- _Assigned task_
Output each entry verbatim and exclude every picture from it.

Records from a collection

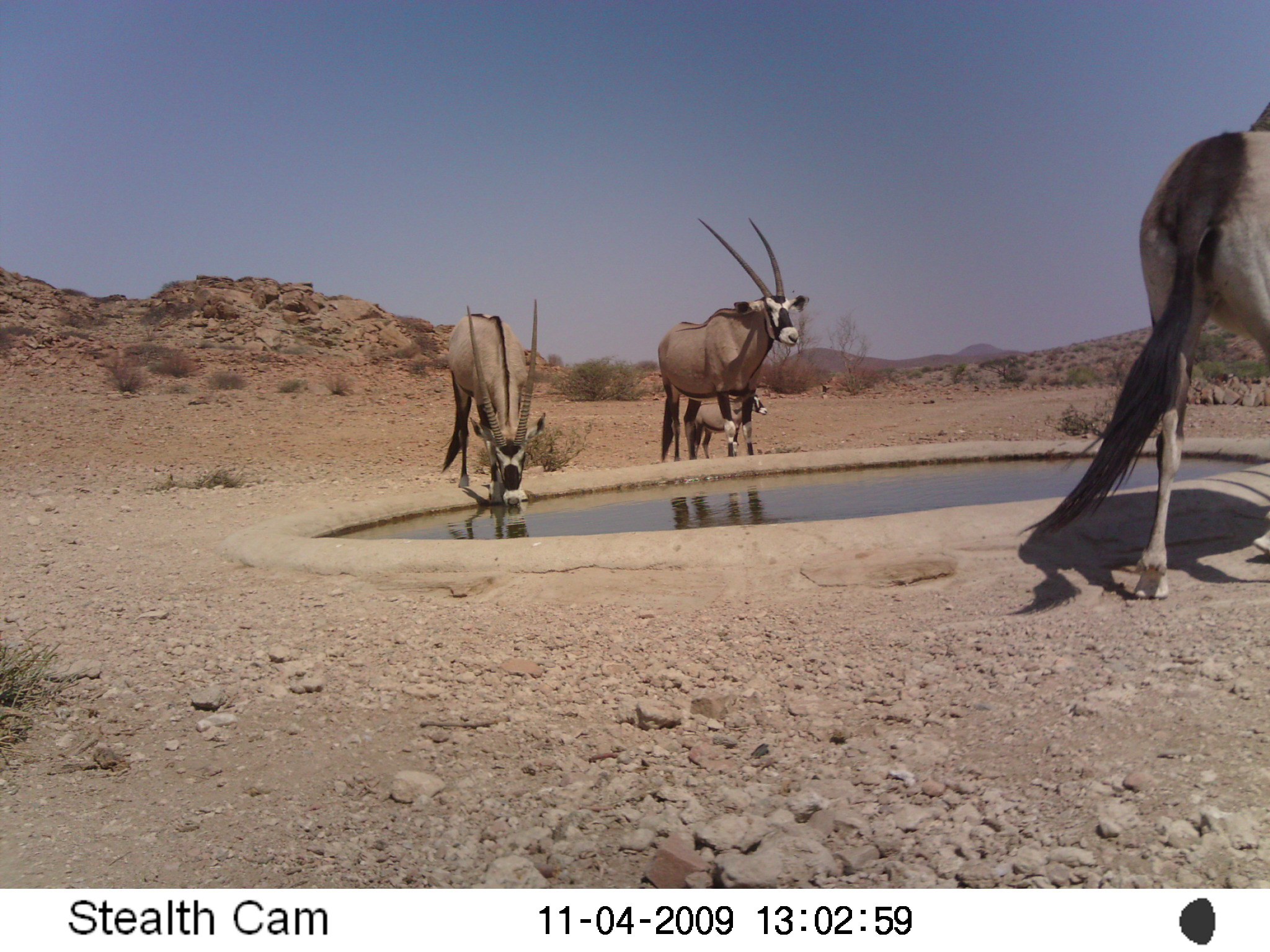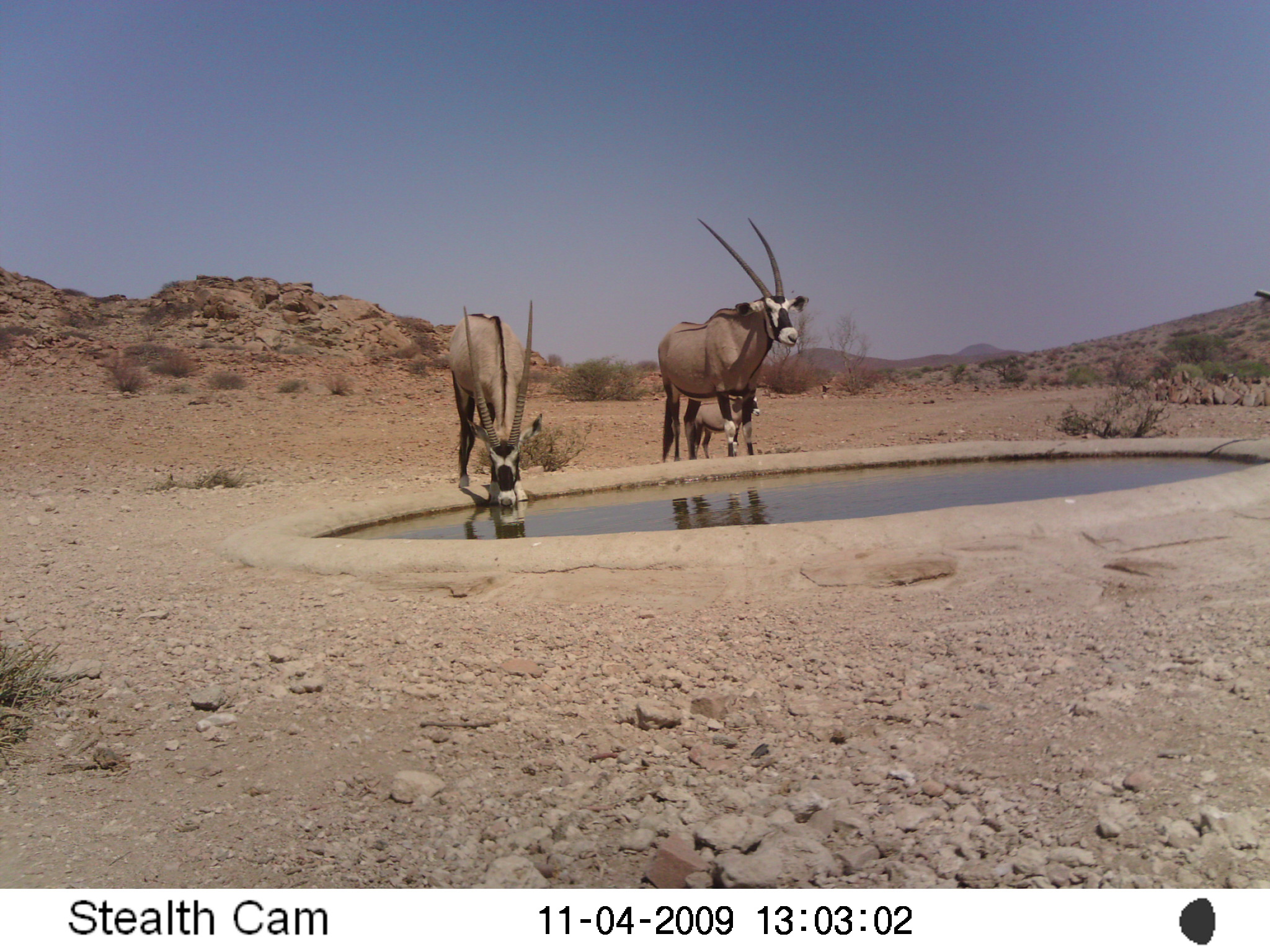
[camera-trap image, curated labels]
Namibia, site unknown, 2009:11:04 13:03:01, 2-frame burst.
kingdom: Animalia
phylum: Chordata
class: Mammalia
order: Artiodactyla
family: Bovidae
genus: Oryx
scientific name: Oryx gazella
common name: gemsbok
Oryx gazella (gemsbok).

- _Output for this task_
[camera-trap image, curated labels]
Namibia, site unknown, 2009:11:04 13:03:01, 2-frame burst.
kingdom: Animalia
phylum: Chordata
class: Mammalia
order: Artiodactyla
family: Bovidae
genus: Oryx
scientific name: Oryx gazella
common name: gemsbok
Oryx gazella (gemsbok).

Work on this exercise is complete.